As soon as the light went out, everybody calmly
walked to their rooms. They could still hear the screaming from the
hill, but now it seemed further away. Steve looked at the clock in
his bedroom and it read four-thirty in the morning! Somehow they had
lost four hours. It was between twelve and twelve thirty when they
had been in the bathroom and now it was close to dawn.
Rick said that he had to be up for work and went to
bed. Everybody did likewise, as though nothing had happened.
Before he went to sleep, Steve remembered hearing
the thing screaming on the hill and could not now, thirty-odd years
later, imagine being able to sleep with that cacophony ringing out
in the early morning.
The next morning, Viv demanded that Steve stay home,
but Rick and their parents went off to work. Steve scrambled up the
hill as far as he could get, confident in the light of day, but
found nothing up there except two odd, intersecting circles in the
weeds, about eight feet in diameter.
Later, Steve’s mother would learn from a friend
that, at about eight o’clock that night, she had seen two cars
parked on Erbes Road, with the occupants watching a bright, white
light hovering over the area near their house, before blinking out.
Bizarrely, this lady quit her job that day and committed suicide
two weeks later.
Steve’s cousin said that they had not heard a thing,
despite being home all night. They had not even heard the telephone
ring when the family had tried calling them.
The dogs became sick and the younger male lost
control of his nervous system, resulting in him dragging his back
legs. He was put down a few weeks after the incident. The
veterinarians had no idea what had caused his illness. At first they
thought it was an incidence of the hip problems that German
Shepherds are prone to, but tests ruled that out. The older female
went blind and was put to sleep a few months after that night.

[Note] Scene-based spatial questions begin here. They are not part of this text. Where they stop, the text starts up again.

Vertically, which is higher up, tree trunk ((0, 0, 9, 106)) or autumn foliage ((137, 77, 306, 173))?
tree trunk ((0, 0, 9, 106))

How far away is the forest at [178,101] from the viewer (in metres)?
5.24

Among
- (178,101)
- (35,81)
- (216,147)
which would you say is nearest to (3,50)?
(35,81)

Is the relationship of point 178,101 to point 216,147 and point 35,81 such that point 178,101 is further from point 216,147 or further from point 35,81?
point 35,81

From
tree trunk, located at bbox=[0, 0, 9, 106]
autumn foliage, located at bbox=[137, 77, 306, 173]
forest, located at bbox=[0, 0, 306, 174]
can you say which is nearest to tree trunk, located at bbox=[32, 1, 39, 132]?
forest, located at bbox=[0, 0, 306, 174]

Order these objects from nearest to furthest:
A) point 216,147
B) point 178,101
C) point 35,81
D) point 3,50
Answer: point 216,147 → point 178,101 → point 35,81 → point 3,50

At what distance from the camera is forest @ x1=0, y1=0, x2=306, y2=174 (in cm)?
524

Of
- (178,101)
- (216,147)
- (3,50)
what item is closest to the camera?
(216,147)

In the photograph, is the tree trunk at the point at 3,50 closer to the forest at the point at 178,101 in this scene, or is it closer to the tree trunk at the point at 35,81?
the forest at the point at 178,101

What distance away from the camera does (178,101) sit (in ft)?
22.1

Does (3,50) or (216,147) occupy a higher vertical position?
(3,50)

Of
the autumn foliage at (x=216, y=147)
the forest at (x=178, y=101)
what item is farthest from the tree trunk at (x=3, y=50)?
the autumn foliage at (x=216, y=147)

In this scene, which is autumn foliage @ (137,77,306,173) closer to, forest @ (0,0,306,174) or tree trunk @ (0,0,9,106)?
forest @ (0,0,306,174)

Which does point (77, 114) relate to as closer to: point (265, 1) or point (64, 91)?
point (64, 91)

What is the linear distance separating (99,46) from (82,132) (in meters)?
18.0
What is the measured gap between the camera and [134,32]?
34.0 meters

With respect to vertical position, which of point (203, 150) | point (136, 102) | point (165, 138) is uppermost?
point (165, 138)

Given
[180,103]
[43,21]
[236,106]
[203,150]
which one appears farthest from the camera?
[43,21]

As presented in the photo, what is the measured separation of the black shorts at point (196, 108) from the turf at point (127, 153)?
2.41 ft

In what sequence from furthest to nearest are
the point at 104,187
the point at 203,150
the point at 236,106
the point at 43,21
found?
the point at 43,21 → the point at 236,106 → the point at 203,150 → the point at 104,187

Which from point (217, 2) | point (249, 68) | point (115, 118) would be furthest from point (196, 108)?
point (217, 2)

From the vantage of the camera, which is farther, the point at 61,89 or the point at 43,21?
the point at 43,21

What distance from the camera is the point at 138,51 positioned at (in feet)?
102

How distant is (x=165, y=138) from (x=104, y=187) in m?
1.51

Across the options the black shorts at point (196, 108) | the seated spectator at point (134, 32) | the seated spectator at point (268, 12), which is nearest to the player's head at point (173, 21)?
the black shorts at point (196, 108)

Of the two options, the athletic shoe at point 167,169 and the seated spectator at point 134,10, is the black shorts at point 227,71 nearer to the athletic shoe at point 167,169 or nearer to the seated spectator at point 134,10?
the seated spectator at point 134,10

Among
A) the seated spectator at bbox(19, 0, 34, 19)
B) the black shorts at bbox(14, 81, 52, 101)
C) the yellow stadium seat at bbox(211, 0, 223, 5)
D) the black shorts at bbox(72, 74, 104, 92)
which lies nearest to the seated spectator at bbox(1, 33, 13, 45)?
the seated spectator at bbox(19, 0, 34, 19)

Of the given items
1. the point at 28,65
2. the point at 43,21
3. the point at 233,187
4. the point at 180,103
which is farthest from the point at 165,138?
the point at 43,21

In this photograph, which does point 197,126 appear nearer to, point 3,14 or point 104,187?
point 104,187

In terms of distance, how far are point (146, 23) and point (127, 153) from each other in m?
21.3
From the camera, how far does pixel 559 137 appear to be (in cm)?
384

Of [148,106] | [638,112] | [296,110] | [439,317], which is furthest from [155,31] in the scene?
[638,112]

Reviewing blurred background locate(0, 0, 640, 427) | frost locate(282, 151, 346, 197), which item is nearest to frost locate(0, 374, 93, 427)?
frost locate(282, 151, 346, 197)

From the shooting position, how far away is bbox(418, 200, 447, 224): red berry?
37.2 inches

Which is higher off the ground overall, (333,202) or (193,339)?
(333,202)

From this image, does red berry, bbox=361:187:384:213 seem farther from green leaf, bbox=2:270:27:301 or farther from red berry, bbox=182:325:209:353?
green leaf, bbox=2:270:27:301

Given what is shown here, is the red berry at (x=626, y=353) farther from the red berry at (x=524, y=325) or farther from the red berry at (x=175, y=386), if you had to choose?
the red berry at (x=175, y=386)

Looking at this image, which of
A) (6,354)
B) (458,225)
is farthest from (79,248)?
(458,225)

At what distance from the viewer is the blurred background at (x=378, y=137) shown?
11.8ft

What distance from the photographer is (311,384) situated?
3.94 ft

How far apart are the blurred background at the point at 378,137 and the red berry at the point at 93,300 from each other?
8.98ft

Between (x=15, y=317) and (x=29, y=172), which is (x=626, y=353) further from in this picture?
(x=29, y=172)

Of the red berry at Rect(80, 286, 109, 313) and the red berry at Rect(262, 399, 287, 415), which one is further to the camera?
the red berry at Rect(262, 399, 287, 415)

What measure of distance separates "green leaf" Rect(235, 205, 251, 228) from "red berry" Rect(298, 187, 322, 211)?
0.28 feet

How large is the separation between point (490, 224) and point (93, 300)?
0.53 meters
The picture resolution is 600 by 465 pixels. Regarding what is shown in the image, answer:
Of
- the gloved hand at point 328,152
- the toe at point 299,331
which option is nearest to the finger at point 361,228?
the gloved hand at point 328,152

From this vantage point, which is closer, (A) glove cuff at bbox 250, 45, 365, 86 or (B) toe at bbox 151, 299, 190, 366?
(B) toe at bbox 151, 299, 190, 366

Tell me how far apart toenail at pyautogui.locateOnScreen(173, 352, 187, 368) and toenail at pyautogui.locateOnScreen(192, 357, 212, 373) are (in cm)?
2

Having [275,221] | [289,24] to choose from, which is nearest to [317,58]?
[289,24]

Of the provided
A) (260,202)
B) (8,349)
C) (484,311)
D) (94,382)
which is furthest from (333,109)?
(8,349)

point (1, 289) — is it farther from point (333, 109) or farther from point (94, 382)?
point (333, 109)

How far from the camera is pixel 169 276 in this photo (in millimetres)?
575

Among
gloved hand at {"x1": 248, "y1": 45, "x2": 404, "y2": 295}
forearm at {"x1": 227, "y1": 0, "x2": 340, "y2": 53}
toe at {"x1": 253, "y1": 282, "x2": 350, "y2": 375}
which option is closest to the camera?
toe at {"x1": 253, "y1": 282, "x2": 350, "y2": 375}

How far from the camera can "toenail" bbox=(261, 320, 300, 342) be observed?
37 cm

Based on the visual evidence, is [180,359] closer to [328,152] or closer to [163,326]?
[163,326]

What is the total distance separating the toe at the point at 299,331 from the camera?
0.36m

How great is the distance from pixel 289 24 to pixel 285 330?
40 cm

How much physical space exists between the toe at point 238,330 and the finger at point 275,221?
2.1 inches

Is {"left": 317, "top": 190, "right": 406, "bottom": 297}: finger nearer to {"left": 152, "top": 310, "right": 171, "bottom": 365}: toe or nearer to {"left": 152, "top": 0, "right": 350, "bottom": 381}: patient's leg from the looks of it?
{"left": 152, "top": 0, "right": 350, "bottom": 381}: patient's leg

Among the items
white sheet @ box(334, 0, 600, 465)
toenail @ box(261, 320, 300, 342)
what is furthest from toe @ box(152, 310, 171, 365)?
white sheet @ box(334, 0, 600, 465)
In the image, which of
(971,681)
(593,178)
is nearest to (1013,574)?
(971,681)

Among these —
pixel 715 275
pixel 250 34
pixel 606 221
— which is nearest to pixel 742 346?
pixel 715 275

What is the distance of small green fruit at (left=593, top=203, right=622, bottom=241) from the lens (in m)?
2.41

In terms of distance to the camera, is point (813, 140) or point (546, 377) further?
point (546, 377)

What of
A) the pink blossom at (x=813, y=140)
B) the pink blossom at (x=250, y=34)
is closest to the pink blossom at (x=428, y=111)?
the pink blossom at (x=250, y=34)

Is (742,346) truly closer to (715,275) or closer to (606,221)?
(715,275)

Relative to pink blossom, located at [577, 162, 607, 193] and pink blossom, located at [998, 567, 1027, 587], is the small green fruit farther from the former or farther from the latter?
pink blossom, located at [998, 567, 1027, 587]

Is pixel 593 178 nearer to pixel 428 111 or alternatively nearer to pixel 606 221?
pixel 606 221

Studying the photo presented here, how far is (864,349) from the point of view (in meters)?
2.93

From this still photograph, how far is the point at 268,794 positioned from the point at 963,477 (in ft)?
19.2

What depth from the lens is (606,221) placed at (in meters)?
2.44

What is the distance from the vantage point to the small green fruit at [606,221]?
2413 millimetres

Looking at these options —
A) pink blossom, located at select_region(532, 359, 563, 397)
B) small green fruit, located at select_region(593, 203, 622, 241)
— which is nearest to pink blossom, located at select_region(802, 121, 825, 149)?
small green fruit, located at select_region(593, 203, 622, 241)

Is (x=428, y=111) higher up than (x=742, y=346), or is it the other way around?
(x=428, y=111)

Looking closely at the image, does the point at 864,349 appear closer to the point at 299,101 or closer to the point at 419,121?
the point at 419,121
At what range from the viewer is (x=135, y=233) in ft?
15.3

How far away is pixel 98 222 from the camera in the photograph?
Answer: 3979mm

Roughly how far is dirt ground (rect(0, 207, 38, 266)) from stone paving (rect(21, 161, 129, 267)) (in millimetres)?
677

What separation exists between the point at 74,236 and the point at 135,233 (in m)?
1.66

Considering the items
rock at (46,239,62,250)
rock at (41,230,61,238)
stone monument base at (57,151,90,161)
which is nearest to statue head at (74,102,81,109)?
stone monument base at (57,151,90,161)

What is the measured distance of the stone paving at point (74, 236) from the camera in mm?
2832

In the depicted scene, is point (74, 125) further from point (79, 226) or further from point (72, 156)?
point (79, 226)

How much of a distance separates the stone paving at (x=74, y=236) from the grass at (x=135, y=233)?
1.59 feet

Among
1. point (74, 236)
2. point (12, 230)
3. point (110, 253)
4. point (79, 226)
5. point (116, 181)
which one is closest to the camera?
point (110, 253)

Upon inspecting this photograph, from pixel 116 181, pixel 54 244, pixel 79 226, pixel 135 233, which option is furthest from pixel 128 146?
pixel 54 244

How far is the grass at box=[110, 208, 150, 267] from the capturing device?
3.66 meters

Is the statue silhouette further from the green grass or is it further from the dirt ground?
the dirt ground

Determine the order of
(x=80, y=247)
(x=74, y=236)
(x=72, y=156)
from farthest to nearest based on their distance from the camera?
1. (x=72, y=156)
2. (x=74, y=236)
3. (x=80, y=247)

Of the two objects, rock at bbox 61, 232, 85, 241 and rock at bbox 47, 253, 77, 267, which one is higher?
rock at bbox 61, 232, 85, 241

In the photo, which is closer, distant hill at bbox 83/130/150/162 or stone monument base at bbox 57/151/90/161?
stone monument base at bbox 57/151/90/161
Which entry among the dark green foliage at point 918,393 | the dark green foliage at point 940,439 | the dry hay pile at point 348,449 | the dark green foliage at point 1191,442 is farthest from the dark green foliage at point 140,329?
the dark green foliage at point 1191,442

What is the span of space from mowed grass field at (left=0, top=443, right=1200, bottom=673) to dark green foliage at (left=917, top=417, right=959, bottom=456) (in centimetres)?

Just after his daughter, Cynthia, was born, Steve
and Viv moved to their own home, about five miles away. One day,
several months after the incident, Steve returned home to help his
dad move some things and decided to go up on the hill again. He was
surprised to find the two interlocking circles still plainly visible
in the weeds. That night, Steve went to sleep, feeling perfectly
fine, and woke up the next day in hospital with a temperature of 106
degrees F. For the next year, he would be sick and endure a battery
of tests, but nobody could find anything wrong with him, beyond his
blood having some unknown abnormalities and that he should not give
blood. At one point, it was suggested that he had cancer. He still
has occasional liver problems, but has come to the conclusion that,
seeing as he has lived for over thirty years with this, it is not
going to kill him now!
Their dad, who was a strong, fit man, passed a
physical with flying colours over a year after the incident. During
a company softball game at a picnic, he hit the ball, ran to first
base, had a heart attack and died. This was about eighteen months
after that night.
As to the missing time, the family say that they are
willing to undergo hypnotic regression in an effort to discover what
happened in this stolen four hours. Brian Vike is attempting to find
a reputable hypnotherapist that will be able to help these
completely ordinary people find out what really happened that night.
This case is absolutely fascinating and must be one
of the most intriguing stories of the last few years. What were
those fireballs? What was screaming out there in the dead of night?
Why did everything go deathly quiet and why did the neighbours
seemingly not hear anything, despite the shrieking being only feet
away? Were the health problems experienced by the family and their
pets afterwards connected with what they witnessed?